Long Day's Journey Into Night -- Film Review


Long Day's Journey Into Night

Directed by Gan Bi



He was looking for somebody.  I'm not sure who, or why.  It might have been explained briefly at the beginning, but I didn't catch it.  He had a friend who was a gambler who was killed long ago.  This had something to do with it.  He wasn't a cop or a private investigator.  He was just a guy who had some vague personal motivation.  He had an affair with a beautiful married woman that didn't go anywhere and was just dropped from the story.   He traveled to a number of remote, down and out places and met a variety of people whose connection to his quest wasn't at all clear.  It had something to do with a restaurant that his mother had owned.  He wasn't a very forthcoming guy.  Everybody in the movie smoked.  Toward the end he meets this stunning young woman in a striking red jacket who runs a pool parlor.  The movie ends with them in a lingering, tentative kiss.  Not a very good kiss, in my opinion.  Neither one of them seemed to have their heart in it. 

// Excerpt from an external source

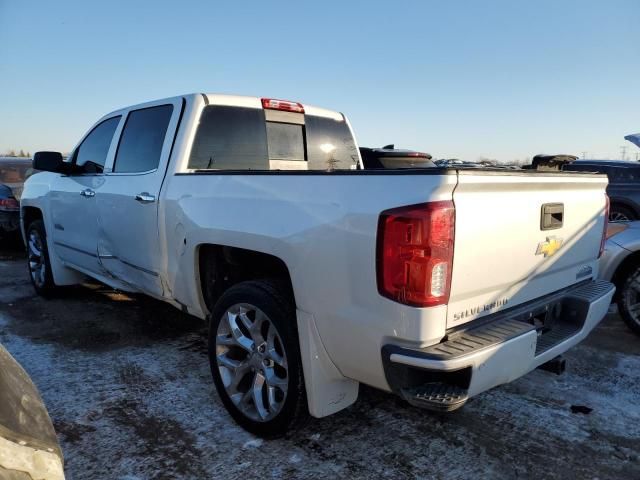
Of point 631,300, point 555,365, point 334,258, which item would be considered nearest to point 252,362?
point 334,258

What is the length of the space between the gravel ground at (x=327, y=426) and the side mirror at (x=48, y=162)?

The friend I went with was as clueless as I was what this movie was about.  I don't think the guy found the person he was looking for.  My friend disagreed.  He thought that he had found the person, a crazy woman with a torch, but it wasn't who he thought it was, or was somehow disappointing to him.  I didn't get this, and there didn't seem to be any connection to the beautiful girl he ends up kissing for the grand culmination of the movie.  The whole thing was just an aimless, amorphous nothing.  Characters weren't developed.  People just dropped out and disappeared.  There was no narrative that you could follow.  The lead character wasn't a strong enough presence on screen to carry the movie and keep you interested.  The two women were gorgeous and captivating, but the film didn't make good use of them.  They didn't play enough of a role in the story.  They were sort of ancillary.  The self absorbed guy didn't seem to engage with them.  The film had a dreamlike quality to it.  There were sequences of scenarios and people who were not necessarily connected to one another with no unifying theme or purpose.  The film is long and quite slow moving. 

They cribbed the title from a classic stage play by Eugene O'Neill.  But the film didn't refer in any way to O'Neill's play.  There were no parallels of any kind that I could see.  I guess they just didn't have enough imagination to come up with their own title.  Or maybe they thought it would sell better if they used the title of a classic play.  They might have been right about that, because I think the title is what is selling this film.  The title and the two women are the only things it's got going for it.  It is in Chinese with subtitles.  I'm sorry, but this was rather boring.